Update the rows from the first one through the one containing "A: pixel 823 404", changing "camera" to "observer" and leaving everything else the same.

* Stored data
==================================================

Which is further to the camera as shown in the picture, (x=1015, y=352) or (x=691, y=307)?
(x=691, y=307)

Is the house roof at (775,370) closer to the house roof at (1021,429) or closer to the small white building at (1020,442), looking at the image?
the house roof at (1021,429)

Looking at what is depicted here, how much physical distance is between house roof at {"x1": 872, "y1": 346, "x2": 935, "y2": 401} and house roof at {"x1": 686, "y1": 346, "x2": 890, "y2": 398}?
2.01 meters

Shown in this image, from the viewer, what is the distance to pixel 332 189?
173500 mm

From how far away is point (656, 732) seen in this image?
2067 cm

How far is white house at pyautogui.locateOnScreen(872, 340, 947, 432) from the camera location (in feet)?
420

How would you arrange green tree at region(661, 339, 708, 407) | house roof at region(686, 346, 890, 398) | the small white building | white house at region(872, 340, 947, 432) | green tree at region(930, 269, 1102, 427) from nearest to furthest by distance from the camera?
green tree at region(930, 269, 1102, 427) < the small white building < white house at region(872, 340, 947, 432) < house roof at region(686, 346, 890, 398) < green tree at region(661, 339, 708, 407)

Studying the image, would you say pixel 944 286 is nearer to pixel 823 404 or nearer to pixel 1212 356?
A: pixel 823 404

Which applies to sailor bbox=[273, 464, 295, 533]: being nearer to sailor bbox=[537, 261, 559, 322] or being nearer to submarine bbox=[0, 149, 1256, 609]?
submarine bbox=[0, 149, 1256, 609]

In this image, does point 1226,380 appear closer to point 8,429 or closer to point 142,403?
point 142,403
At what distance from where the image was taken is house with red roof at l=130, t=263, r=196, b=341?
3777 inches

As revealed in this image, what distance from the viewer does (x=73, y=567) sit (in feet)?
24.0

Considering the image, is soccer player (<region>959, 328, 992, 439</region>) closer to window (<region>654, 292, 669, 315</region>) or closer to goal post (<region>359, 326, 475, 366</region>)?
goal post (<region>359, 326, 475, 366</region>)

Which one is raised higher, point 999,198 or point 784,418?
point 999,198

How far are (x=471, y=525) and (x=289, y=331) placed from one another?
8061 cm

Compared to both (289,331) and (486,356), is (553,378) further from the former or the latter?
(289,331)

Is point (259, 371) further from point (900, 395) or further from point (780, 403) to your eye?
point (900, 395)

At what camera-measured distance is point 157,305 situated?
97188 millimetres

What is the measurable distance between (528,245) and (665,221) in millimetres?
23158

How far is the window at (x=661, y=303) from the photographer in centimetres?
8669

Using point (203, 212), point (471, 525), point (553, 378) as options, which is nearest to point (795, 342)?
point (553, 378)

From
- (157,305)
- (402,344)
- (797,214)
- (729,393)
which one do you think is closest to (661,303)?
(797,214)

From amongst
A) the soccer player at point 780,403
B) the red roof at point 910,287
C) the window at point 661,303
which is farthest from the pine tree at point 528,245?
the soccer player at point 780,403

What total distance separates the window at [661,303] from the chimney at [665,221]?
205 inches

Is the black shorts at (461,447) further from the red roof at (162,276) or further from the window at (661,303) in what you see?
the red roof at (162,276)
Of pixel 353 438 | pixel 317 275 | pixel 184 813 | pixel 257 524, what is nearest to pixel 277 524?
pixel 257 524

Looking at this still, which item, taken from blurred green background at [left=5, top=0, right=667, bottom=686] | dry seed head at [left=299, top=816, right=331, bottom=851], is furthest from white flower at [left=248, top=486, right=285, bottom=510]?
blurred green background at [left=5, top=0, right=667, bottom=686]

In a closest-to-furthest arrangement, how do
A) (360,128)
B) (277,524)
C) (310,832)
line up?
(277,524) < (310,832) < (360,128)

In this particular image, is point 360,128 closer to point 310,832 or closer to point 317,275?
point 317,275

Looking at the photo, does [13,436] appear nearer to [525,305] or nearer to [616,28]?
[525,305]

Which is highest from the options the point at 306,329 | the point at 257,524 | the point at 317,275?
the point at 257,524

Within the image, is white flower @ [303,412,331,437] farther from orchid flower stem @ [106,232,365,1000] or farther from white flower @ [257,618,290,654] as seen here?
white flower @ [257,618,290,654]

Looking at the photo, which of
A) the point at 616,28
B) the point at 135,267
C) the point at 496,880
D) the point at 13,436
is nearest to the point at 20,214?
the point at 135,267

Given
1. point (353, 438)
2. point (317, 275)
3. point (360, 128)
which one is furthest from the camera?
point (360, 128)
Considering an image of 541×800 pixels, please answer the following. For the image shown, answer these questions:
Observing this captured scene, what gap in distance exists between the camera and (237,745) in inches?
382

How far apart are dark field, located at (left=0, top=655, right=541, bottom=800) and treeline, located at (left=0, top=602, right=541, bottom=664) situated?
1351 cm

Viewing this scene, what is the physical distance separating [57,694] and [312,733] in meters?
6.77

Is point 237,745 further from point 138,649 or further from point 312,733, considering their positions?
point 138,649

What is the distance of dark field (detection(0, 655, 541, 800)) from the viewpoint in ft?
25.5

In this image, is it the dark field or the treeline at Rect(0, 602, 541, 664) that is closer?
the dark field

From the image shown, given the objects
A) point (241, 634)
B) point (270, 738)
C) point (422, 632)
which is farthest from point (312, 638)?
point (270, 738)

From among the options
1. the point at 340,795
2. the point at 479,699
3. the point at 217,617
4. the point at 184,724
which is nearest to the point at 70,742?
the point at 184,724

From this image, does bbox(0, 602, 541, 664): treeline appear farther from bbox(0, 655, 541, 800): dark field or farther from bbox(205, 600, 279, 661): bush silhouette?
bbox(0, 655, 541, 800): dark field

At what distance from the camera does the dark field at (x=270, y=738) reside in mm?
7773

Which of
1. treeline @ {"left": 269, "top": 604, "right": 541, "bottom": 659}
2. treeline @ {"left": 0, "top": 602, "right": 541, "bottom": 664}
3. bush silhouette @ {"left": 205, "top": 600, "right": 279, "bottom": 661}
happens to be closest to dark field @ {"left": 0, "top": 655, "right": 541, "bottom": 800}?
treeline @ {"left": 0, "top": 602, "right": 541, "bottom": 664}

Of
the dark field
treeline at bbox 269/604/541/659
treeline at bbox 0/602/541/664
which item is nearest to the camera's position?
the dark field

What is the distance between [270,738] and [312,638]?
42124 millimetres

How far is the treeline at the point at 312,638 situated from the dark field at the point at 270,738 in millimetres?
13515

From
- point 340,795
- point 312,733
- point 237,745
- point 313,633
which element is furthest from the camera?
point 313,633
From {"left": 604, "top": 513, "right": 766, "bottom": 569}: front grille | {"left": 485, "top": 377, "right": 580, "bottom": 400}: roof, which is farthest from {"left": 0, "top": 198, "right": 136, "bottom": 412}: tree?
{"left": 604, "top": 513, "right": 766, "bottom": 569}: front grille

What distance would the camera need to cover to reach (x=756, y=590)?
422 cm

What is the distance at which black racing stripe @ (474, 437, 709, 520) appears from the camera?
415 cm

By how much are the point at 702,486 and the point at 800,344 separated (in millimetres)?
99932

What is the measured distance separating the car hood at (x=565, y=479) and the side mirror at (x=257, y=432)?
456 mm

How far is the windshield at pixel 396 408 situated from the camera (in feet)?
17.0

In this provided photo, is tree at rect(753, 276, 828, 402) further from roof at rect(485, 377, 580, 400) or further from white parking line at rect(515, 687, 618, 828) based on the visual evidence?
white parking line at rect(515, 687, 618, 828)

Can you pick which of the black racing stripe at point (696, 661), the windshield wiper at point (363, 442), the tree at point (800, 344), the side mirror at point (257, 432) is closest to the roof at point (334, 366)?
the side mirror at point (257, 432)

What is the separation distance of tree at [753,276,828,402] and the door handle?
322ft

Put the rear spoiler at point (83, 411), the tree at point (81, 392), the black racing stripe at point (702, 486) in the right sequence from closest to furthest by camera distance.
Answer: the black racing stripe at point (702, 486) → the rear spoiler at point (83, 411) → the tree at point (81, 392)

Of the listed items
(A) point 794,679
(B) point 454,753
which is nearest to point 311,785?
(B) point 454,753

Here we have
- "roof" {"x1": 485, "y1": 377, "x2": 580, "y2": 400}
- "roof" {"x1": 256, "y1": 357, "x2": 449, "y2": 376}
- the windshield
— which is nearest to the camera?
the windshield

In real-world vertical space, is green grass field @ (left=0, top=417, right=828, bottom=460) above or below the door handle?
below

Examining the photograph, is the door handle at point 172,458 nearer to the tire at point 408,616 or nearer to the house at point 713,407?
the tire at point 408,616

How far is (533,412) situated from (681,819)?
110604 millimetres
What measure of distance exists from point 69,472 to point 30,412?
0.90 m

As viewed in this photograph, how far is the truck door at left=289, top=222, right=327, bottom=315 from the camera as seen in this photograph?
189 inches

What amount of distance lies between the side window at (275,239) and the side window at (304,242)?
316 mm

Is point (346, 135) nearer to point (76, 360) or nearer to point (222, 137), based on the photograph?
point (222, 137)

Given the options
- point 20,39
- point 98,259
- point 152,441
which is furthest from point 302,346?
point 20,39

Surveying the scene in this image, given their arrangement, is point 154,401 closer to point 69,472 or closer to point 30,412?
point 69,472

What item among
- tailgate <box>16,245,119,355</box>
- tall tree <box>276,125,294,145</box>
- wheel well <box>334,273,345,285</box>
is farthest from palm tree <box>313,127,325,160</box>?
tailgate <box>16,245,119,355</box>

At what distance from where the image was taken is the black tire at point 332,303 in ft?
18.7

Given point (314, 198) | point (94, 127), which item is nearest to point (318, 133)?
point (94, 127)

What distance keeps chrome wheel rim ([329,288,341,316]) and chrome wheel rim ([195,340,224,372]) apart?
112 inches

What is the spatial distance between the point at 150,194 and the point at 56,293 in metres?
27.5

==================================================

* Response
Which is further to the observer as shown in the picture, (x=1015, y=352) or (x=691, y=307)?
(x=691, y=307)

Is the house roof at (775,370) closer to the house roof at (1021,429) or closer to the small white building at (1020,442), looking at the image?
the house roof at (1021,429)

Looking at what is depicted here, how much physical distance is between house roof at {"x1": 872, "y1": 346, "x2": 935, "y2": 401} and house roof at {"x1": 686, "y1": 346, "x2": 890, "y2": 398}?
2.01 meters

Shown in this image, from the viewer, what is the distance to pixel 332 189?
173500 mm

From how far away is point (656, 732) seen in this image?
2067 cm

How far is white house at pyautogui.locateOnScreen(872, 340, 947, 432) from the observer location (in feet)?
420

How would you arrange green tree at region(661, 339, 708, 407) | house roof at region(686, 346, 890, 398) | the small white building | white house at region(872, 340, 947, 432) | green tree at region(930, 269, 1102, 427) from nearest to furthest by distance from the observer?
green tree at region(930, 269, 1102, 427) < the small white building < white house at region(872, 340, 947, 432) < house roof at region(686, 346, 890, 398) < green tree at region(661, 339, 708, 407)

Studying the image, would you say pixel 944 286 is nearer to pixel 823 404 or nearer to pixel 1212 356?
A: pixel 823 404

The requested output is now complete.